:: Direction ::
Retype each of the rows below without changing a word, and leave the pictures out.

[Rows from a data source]
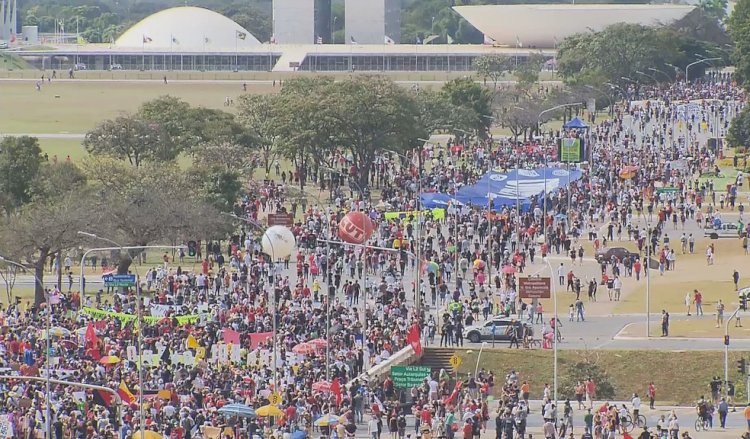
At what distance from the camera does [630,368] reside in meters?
57.5

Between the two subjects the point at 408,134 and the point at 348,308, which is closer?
the point at 348,308

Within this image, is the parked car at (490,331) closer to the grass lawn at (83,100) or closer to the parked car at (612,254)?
the parked car at (612,254)

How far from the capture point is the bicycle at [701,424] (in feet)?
165

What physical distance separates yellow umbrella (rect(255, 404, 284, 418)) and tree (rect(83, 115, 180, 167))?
171ft

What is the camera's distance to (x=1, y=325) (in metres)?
59.8

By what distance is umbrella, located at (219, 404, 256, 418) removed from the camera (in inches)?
1902

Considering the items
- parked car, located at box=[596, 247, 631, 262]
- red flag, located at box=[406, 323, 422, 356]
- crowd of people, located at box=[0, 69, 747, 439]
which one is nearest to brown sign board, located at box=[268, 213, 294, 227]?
crowd of people, located at box=[0, 69, 747, 439]

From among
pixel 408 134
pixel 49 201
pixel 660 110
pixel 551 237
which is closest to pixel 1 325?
pixel 49 201

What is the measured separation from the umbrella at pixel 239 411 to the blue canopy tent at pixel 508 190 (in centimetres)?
3655

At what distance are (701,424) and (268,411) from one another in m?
11.4

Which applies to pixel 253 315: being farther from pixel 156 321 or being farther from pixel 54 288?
pixel 54 288

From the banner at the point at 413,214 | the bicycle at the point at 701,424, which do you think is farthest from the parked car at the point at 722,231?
the bicycle at the point at 701,424

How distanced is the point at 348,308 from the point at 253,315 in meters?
5.52

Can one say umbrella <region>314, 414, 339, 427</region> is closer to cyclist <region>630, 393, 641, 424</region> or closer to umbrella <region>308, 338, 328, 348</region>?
umbrella <region>308, 338, 328, 348</region>
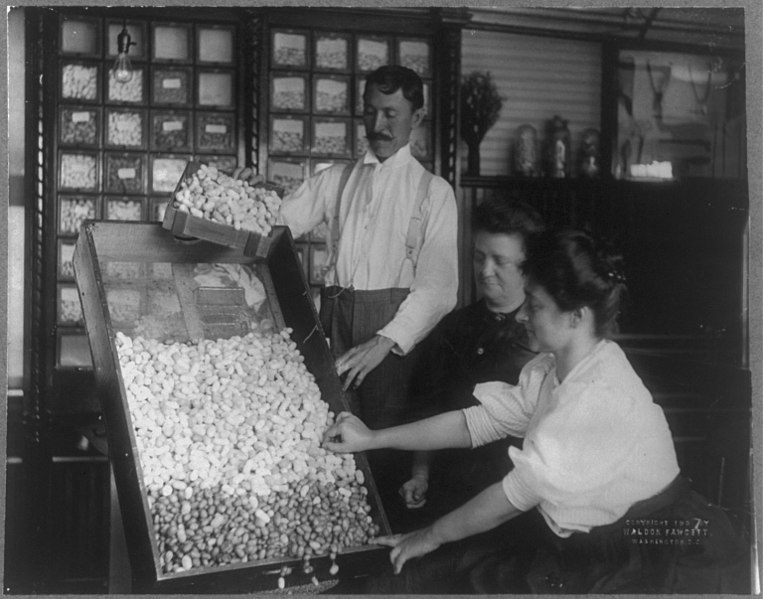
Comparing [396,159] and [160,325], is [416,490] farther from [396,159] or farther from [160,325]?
[396,159]

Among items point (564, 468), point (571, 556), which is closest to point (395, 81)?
point (564, 468)

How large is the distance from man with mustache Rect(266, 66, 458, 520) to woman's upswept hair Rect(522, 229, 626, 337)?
0.63 metres

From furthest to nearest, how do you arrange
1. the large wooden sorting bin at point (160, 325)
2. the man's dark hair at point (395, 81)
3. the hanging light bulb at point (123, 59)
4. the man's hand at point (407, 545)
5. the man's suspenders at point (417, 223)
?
the hanging light bulb at point (123, 59) → the man's suspenders at point (417, 223) → the man's dark hair at point (395, 81) → the man's hand at point (407, 545) → the large wooden sorting bin at point (160, 325)

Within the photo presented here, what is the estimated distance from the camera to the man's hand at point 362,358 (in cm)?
197

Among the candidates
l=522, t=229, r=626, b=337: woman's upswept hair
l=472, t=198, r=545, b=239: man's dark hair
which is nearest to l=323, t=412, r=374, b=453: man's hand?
l=522, t=229, r=626, b=337: woman's upswept hair

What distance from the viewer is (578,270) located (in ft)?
4.83

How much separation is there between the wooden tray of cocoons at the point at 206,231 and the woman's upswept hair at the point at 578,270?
61 cm

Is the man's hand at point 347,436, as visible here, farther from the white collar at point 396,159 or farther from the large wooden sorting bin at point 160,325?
the white collar at point 396,159

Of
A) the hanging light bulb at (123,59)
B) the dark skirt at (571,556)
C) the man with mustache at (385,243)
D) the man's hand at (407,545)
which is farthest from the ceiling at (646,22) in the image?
the hanging light bulb at (123,59)

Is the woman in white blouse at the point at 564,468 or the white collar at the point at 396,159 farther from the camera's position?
the white collar at the point at 396,159

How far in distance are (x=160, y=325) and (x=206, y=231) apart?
9.0 inches

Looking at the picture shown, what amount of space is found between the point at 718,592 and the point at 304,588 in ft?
3.26

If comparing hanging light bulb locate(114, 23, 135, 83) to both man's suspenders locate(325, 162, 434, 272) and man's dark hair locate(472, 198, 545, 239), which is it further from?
man's dark hair locate(472, 198, 545, 239)

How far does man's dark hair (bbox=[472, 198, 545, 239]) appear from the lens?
1.85 metres
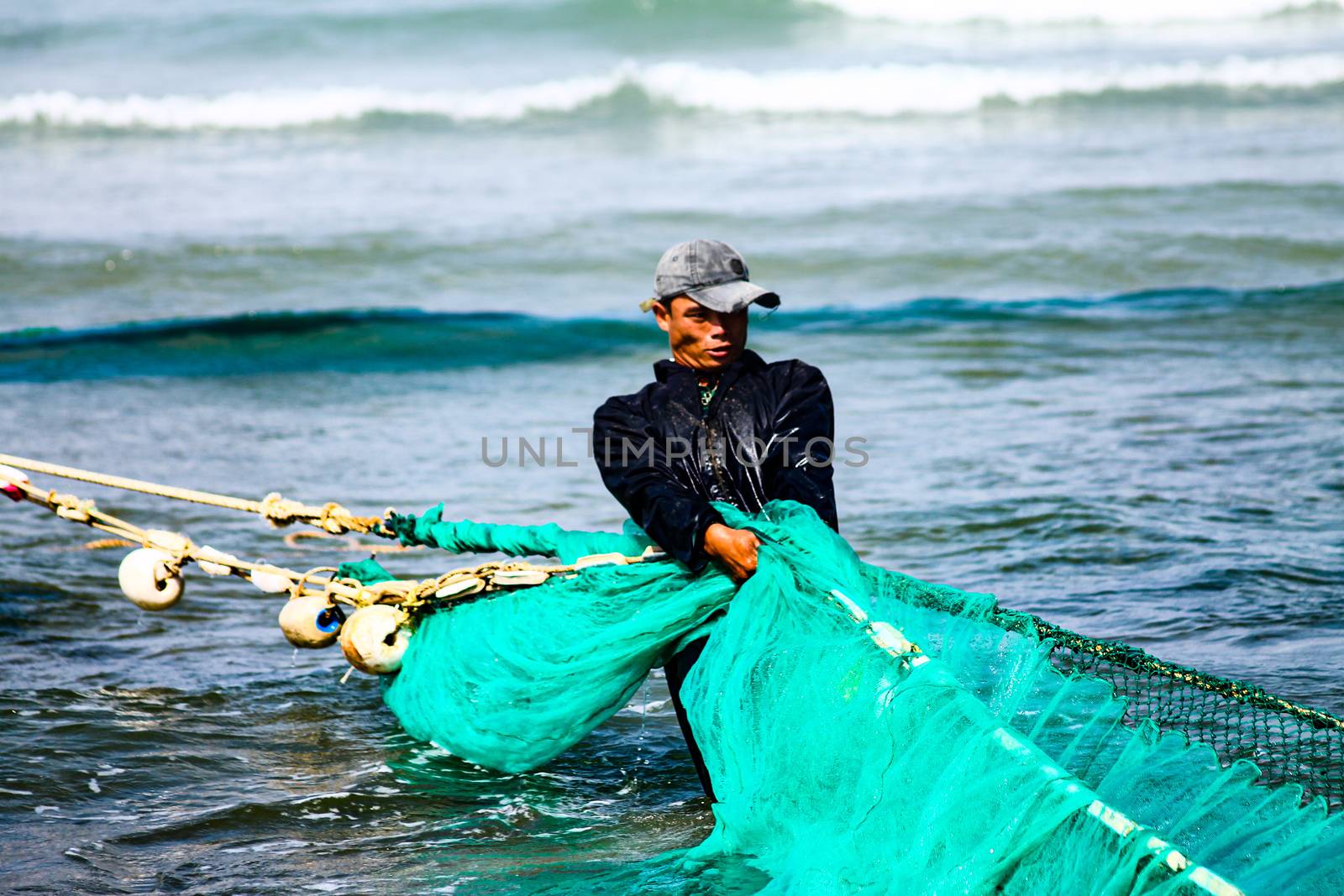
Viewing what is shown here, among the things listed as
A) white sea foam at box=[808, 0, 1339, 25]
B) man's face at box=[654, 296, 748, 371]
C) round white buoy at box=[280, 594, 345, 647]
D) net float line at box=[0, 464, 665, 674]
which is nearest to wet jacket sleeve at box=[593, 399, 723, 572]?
man's face at box=[654, 296, 748, 371]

:: Reply to the task ::
At what distance from the camera does [630,368] reside in meters?
57.5

Between the two subjects the point at 408,134 and the point at 348,308, which is closer?
the point at 348,308

Within this image, is the parked car at (490,331) closer to the grass lawn at (83,100) or closer to the parked car at (612,254)?
the parked car at (612,254)

How far from the capture point is the bicycle at [701,424] (in feet)?
165

What physical distance separates yellow umbrella (rect(255, 404, 284, 418)) and tree (rect(83, 115, 180, 167))?
171ft

What is the camera's distance to (x=1, y=325) (in metres)?
59.8

By what distance is umbrella, located at (219, 404, 256, 418) removed from the camera (in inches)?
1902

Considering the items
- parked car, located at box=[596, 247, 631, 262]
- red flag, located at box=[406, 323, 422, 356]
- crowd of people, located at box=[0, 69, 747, 439]
which one is nearest to brown sign board, located at box=[268, 213, 294, 227]?
crowd of people, located at box=[0, 69, 747, 439]

From among
pixel 408 134
pixel 49 201
pixel 660 110
pixel 551 237
which is closest to pixel 1 325?
pixel 49 201

What is the measured separation from the umbrella at pixel 239 411 to the blue canopy tent at pixel 508 190 (in centimetres)?
3655

At what distance are (701,424) and (268,411) from one another in m?
11.4

Which applies to pixel 253 315: being farther from pixel 156 321 or being farther from pixel 54 288?
pixel 54 288

From the banner at the point at 413,214 | the bicycle at the point at 701,424, which do you think is farthest from the parked car at the point at 722,231?
the bicycle at the point at 701,424

How distanced is the point at 348,308 from the point at 253,315 in meters?
5.52

Can one say umbrella <region>314, 414, 339, 427</region> is closer to cyclist <region>630, 393, 641, 424</region> or closer to umbrella <region>308, 338, 328, 348</region>?
umbrella <region>308, 338, 328, 348</region>
Comparing [396,159] and [160,325], is [416,490] farther from [396,159] or farther from [160,325]?
[396,159]

Among items point (564, 468), point (571, 556), which is closest to point (395, 81)?
point (564, 468)

How large is the distance from man with mustache Rect(266, 66, 458, 520) to woman's upswept hair Rect(522, 229, 626, 337)?
0.63 metres

From furthest to nearest, how do you arrange
1. the large wooden sorting bin at point (160, 325)
2. the man's dark hair at point (395, 81)
3. the hanging light bulb at point (123, 59)
4. the man's hand at point (407, 545)
5. the man's suspenders at point (417, 223)
?
the hanging light bulb at point (123, 59) → the man's suspenders at point (417, 223) → the man's dark hair at point (395, 81) → the man's hand at point (407, 545) → the large wooden sorting bin at point (160, 325)

Within the photo presented here, what is the estimated distance from the camera to the man's hand at point 362,358 (in cm)?
197

Among the candidates
l=522, t=229, r=626, b=337: woman's upswept hair
l=472, t=198, r=545, b=239: man's dark hair
which is nearest to l=323, t=412, r=374, b=453: man's hand?
l=522, t=229, r=626, b=337: woman's upswept hair

What distance from the viewer is (578,270) located (in ft)?
4.83

How much separation is there between the wooden tray of cocoons at the point at 206,231 and the woman's upswept hair at the point at 578,270?
61 cm

Is the man's hand at point 347,436, as visible here, farther from the white collar at point 396,159 or farther from the large wooden sorting bin at point 160,325?
the white collar at point 396,159

Of
A) the hanging light bulb at (123,59)
B) the dark skirt at (571,556)
C) the man with mustache at (385,243)
D) the man's hand at (407,545)
which is farthest from the ceiling at (646,22) in the image?
the hanging light bulb at (123,59)

Is the woman in white blouse at the point at 564,468 or the white collar at the point at 396,159 farther from the camera's position?
the white collar at the point at 396,159

How far in distance are (x=160, y=325) and (x=206, y=231) apart?
9.0 inches

Looking at the picture shown, what amount of space is found between the point at 718,592 and the point at 304,588 in ft?
3.26

If comparing hanging light bulb locate(114, 23, 135, 83) to both man's suspenders locate(325, 162, 434, 272) and man's dark hair locate(472, 198, 545, 239), which is it further from?
man's dark hair locate(472, 198, 545, 239)

How far does man's dark hair (bbox=[472, 198, 545, 239]) appear from the lens?
1.85 metres
Viewing what is shown here, among the things listed as
A) white sea foam at box=[808, 0, 1339, 25]
B) man's face at box=[654, 296, 748, 371]
C) round white buoy at box=[280, 594, 345, 647]
D) net float line at box=[0, 464, 665, 674]
which is nearest to wet jacket sleeve at box=[593, 399, 723, 572]?
man's face at box=[654, 296, 748, 371]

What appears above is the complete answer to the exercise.